----- Provided information -----

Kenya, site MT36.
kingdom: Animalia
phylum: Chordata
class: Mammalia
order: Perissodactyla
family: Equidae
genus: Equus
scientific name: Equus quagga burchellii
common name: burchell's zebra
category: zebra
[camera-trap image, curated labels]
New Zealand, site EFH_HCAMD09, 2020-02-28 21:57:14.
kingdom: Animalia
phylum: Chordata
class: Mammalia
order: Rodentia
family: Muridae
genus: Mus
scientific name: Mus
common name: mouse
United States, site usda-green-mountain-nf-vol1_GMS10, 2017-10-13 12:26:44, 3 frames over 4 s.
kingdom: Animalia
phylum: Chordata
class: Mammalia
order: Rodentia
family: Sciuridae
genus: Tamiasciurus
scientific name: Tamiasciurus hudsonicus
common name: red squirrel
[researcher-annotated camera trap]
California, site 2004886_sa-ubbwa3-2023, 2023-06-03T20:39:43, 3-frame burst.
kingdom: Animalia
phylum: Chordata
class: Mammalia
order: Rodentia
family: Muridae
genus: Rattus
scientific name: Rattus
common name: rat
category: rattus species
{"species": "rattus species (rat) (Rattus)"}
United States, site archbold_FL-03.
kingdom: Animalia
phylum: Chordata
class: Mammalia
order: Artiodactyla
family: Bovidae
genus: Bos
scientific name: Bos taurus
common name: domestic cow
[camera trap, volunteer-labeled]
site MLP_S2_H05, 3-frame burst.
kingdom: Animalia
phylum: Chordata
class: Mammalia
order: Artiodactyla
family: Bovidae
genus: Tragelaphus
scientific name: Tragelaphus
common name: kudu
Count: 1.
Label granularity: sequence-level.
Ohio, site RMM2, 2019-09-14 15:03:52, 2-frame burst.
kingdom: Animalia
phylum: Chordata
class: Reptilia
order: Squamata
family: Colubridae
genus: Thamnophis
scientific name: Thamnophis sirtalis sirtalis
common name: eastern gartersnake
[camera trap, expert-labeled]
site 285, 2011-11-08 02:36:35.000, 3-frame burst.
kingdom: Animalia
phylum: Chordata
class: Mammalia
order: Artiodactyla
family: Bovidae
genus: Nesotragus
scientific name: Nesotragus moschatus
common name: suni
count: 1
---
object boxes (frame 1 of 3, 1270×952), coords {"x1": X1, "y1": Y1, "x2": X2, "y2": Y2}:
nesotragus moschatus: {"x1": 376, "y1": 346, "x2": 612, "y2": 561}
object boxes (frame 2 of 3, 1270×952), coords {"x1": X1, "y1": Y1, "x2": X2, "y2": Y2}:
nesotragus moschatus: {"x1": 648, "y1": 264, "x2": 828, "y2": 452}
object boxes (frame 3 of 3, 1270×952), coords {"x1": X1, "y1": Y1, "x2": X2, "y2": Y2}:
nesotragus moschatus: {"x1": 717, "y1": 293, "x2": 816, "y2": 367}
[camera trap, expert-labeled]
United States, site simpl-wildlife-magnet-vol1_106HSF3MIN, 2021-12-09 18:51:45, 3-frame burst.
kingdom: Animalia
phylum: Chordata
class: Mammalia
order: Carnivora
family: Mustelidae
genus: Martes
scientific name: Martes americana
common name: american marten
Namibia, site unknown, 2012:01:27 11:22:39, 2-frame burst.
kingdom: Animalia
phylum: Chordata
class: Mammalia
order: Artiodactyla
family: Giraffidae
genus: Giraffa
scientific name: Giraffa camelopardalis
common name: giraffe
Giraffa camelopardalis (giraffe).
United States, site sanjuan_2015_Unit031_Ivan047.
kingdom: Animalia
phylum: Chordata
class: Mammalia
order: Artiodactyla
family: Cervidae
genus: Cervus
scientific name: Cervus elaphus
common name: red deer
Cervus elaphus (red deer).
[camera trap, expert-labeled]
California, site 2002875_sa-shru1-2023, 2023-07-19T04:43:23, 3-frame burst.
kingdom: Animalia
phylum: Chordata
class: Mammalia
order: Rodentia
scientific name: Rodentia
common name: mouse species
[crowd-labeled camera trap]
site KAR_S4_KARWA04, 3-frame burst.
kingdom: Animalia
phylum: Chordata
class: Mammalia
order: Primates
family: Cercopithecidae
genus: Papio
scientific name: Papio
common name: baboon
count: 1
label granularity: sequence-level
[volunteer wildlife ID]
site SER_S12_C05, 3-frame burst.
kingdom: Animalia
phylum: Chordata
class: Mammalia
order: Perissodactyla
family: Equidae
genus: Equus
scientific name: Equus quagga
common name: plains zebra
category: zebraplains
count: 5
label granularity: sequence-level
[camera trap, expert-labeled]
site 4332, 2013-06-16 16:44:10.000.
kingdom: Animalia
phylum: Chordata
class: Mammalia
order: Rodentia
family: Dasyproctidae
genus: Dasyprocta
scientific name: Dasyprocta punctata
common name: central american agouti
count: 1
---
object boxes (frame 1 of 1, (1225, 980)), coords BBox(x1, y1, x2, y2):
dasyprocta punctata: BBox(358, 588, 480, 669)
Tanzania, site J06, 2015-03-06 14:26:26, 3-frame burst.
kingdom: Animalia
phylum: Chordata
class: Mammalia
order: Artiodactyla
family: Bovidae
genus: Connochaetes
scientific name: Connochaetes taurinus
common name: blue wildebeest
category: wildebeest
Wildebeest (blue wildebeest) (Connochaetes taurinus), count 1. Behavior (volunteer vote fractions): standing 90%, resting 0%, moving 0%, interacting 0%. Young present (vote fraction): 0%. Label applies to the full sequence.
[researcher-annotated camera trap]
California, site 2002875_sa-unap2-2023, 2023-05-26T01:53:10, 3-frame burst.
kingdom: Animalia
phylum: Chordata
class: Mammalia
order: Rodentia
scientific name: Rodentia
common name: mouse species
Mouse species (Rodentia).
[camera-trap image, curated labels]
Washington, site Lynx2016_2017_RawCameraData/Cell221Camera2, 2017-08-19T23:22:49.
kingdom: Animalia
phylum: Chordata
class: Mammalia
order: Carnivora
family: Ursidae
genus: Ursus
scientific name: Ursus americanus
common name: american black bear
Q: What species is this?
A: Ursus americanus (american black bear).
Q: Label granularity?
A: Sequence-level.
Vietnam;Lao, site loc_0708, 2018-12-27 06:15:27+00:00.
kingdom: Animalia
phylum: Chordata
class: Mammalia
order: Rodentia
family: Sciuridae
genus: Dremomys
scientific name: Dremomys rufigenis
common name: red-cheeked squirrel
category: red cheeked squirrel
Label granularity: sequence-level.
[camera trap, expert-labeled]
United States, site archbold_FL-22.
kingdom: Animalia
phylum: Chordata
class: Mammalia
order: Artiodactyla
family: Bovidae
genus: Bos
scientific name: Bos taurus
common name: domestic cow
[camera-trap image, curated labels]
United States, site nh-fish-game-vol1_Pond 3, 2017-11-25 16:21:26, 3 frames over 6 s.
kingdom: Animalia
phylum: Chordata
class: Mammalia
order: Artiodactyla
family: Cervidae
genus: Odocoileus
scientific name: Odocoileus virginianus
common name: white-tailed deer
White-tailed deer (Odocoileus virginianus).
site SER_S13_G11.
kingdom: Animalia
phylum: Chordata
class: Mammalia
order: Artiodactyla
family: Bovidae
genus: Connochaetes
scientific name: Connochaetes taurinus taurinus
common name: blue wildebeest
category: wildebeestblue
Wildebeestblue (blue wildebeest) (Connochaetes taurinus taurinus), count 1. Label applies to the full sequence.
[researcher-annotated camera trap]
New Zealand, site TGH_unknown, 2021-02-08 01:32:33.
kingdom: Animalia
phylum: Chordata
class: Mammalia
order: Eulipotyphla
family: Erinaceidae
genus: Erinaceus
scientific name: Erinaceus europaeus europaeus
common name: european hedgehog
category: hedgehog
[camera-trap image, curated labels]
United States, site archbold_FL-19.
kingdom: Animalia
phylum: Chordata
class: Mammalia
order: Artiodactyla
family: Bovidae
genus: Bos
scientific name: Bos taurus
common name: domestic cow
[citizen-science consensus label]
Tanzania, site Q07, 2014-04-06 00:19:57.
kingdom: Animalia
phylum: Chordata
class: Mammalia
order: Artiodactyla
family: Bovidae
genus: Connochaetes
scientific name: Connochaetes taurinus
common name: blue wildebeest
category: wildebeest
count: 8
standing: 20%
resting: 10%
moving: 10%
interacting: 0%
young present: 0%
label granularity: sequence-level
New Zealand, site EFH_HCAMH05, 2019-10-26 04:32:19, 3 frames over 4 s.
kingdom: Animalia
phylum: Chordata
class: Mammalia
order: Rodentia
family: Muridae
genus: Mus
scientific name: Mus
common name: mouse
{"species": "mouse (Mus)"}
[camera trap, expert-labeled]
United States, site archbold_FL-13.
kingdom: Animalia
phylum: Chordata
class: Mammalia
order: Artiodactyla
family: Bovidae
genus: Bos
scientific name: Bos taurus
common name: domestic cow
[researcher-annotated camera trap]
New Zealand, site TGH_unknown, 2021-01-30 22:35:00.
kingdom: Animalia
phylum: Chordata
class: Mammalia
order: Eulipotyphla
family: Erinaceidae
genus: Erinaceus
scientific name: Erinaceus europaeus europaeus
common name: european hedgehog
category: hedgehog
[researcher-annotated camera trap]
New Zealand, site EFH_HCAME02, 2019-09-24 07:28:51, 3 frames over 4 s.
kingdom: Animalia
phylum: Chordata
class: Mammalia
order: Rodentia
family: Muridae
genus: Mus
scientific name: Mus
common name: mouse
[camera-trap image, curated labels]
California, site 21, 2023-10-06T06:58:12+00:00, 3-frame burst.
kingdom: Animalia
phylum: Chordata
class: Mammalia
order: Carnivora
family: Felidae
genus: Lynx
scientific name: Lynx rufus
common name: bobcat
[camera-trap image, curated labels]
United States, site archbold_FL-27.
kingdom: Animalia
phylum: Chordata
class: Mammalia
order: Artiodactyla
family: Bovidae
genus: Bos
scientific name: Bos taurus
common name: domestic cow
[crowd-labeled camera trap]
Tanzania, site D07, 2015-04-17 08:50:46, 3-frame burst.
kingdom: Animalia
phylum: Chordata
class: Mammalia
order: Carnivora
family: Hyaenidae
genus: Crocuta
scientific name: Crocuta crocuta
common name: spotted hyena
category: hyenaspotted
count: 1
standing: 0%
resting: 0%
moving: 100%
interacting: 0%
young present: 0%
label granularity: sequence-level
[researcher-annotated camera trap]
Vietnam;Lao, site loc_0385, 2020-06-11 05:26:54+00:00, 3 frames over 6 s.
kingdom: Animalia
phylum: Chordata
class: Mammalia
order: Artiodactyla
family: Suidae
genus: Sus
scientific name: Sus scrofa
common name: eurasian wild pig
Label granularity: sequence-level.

-----

# Action item:
From the entries, copy every line in which the string "Zealand" can be found.

# Your solution:
New Zealand, site EFH_HCAMD09, 2020-02-28 21:57:14.
New Zealand, site TGH_unknown, 2021-02-08 01:32:33.
New Zealand, site EFH_HCAMH05, 2019-10-26 04:32:19, 3 frames over 4 s.
New Zealand, site TGH_unknown, 2021-01-30 22:35:00.
New Zealand, site EFH_HCAME02, 2019-09-24 07:28:51, 3 frames over 4 s.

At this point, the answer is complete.